In order to facilitate the shortened settlement cycle, the SEC has adopted additional new rules that will require brokers and dealers to enter into agreements, or to establish, maintain and enforce policies and procedures, providing for the completion of allocations, confirmations, affirmations or any combination thereof, on a same day basis, and for investment advisers to make and keep records of confirmations received and allocations and affirmations sent. The SEC has also adopted new rules which will require central matching service providers to adopt policies and procedures to facilitate straight-through processing (and to file annual reports regarding their progress with respect to straight-through processing).

These amendments and new rules, including the amendments exempting security-based swaps from Rule 15c6-1, became effective on May 5, 2023. Otherwise, compliance will be required as of May 28, 2024.

For the full text of our memorandum, please see:

For the SEC final rules, please see:

4. FTC and DOJ Release Proposed Rulemaking to Update the HSR Form; Proposals Significantly Increase Required Disclosures

On June 27, 2023, the FTC, in coordination with the DOJ’s Antitrust Division (together, the “Agencies”), issued a Notice of Proposed Rulemaking (the “NPRM”) to amend the Hart-Scott-Rodino Antitrust Improvements Act of 1976 (the “HSR Act”) Form and Instructions to require additional information in initial and refiled submissions.

OBJECTIVE :: Rewrite everything from "These amendments and" down to "May 28, 2024." in the passage on the shortened settlement cycle, replacing "effective" with "operative".

[Saved data entries]
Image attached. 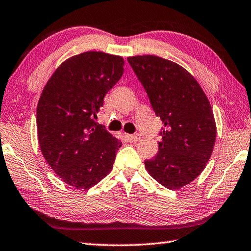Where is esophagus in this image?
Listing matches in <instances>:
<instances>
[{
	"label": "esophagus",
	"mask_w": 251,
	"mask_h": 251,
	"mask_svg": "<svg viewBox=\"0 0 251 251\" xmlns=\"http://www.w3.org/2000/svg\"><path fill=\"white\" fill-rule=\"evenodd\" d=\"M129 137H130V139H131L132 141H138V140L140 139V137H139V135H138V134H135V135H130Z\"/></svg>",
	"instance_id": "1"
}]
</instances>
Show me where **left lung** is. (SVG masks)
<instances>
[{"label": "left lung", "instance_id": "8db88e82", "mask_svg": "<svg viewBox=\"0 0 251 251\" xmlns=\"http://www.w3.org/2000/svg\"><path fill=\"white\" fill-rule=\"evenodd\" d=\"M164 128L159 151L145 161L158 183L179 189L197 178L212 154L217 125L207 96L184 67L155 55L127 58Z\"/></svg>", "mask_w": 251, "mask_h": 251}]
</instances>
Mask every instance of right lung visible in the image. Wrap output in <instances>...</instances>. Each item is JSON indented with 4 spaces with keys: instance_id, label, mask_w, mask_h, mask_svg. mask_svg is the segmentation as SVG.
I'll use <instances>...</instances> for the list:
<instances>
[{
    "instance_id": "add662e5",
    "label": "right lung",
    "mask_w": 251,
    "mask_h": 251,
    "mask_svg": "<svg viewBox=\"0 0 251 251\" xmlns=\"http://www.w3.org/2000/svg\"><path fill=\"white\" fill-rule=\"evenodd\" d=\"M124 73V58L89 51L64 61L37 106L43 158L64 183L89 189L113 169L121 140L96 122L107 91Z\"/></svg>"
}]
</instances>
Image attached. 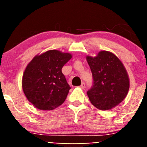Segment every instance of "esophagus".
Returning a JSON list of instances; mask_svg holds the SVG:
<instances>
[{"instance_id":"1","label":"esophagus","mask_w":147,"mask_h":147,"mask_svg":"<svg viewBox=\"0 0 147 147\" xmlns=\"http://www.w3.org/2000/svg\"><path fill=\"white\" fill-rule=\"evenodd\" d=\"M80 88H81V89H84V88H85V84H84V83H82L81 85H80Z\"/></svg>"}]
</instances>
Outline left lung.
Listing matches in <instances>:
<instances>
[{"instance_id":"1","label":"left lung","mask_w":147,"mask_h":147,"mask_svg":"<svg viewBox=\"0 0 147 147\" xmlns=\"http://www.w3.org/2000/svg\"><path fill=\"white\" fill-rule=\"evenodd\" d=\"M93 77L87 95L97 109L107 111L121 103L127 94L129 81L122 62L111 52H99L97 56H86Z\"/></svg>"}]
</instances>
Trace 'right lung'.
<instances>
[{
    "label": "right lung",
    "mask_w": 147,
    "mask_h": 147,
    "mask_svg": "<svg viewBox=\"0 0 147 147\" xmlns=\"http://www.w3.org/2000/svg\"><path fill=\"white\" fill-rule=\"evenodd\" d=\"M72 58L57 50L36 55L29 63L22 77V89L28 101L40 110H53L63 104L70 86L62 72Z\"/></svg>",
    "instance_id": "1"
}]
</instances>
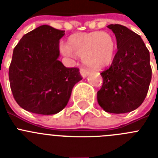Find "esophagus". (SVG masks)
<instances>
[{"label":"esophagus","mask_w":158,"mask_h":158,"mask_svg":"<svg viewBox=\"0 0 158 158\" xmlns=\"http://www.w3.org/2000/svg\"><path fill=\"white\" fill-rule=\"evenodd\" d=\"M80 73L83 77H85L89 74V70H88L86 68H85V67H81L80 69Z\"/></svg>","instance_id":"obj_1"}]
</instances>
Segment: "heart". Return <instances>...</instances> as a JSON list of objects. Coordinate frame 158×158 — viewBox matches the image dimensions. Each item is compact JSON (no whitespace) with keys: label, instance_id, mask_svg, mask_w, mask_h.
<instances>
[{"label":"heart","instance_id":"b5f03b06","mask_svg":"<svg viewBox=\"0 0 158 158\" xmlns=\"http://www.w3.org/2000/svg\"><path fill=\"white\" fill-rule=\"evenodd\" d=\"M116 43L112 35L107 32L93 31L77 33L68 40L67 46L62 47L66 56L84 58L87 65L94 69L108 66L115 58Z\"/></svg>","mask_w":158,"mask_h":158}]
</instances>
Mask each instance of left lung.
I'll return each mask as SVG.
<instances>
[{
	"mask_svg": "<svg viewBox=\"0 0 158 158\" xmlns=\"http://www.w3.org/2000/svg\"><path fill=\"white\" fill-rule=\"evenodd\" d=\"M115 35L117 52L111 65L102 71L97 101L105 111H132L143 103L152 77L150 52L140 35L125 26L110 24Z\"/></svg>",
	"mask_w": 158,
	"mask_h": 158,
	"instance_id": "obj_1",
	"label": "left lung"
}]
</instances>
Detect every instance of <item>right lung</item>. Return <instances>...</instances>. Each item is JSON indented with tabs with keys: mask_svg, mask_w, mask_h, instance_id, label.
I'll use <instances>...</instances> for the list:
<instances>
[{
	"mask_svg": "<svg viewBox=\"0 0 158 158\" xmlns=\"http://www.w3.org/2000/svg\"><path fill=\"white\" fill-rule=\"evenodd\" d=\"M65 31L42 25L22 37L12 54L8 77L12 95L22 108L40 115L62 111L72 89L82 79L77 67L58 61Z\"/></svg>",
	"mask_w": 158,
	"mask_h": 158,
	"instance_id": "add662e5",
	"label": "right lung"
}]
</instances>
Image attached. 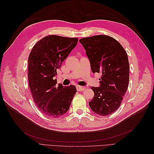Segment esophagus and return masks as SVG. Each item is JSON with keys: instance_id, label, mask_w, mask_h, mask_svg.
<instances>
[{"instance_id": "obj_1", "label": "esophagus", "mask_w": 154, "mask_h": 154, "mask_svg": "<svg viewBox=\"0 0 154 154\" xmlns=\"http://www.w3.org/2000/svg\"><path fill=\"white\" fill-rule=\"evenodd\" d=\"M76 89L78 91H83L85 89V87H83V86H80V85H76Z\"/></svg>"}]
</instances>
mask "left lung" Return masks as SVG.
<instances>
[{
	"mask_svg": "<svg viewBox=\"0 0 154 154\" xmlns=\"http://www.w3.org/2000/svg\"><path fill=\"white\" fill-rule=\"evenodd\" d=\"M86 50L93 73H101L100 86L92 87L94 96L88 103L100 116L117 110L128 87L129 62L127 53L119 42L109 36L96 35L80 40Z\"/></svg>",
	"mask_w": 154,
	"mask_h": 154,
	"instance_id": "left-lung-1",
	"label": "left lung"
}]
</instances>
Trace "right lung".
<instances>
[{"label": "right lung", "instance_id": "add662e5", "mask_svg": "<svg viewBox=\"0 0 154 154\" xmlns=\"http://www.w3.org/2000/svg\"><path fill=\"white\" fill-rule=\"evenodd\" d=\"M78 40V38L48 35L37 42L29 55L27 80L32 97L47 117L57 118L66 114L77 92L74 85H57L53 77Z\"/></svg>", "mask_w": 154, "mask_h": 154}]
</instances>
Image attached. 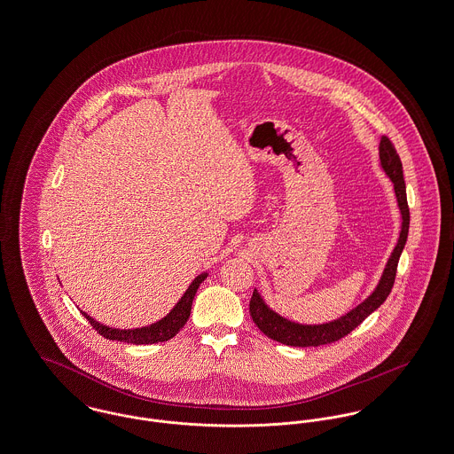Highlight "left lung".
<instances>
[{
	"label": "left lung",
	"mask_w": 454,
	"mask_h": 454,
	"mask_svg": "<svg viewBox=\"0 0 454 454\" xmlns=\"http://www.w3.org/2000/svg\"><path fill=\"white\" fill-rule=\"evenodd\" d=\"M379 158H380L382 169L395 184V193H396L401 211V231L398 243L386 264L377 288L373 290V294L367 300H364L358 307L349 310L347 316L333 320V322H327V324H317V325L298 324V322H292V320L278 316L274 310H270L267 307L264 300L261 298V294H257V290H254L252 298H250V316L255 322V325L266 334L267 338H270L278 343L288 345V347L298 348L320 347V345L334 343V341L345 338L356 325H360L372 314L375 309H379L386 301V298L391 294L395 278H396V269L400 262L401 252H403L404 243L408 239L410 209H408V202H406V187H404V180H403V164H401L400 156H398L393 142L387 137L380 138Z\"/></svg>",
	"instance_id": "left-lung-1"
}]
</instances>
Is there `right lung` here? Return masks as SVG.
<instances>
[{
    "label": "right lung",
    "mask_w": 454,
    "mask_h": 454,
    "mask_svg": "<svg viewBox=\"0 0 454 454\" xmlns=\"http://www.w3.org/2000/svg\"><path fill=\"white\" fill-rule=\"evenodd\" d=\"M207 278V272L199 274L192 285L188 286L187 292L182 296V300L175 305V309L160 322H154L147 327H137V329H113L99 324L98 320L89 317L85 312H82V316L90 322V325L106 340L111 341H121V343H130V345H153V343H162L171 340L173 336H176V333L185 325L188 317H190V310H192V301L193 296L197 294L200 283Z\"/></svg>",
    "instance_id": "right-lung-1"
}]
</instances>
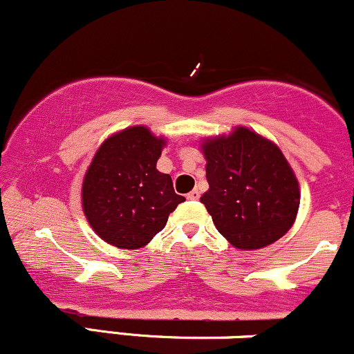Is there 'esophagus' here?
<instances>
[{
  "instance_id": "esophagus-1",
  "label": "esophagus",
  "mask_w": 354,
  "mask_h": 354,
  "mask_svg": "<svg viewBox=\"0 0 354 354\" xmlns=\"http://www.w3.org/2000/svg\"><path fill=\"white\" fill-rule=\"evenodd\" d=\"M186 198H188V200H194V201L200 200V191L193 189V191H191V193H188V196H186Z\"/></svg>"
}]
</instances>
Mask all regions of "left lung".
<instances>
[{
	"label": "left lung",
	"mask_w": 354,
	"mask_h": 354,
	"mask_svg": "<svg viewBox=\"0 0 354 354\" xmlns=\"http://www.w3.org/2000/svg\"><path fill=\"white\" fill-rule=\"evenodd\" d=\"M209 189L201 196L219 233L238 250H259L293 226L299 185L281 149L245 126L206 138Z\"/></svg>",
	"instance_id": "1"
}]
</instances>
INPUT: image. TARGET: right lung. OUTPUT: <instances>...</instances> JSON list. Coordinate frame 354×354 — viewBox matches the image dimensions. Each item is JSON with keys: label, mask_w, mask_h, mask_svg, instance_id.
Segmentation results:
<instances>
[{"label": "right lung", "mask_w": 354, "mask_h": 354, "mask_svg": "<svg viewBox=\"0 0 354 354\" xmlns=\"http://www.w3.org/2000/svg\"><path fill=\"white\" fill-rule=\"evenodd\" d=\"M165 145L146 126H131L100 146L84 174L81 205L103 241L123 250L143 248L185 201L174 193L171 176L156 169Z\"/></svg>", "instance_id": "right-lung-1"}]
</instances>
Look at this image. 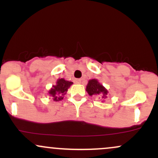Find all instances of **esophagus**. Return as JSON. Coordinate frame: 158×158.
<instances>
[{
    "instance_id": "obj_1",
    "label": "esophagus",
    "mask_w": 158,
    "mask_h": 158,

PROBLEM SOLUTION ::
These amendments and new rules, including the amendments exempting security-based swaps from Rule 15c6-1, became operative on May 5, 2023. Otherwise, compliance will be required as of May 28, 2024.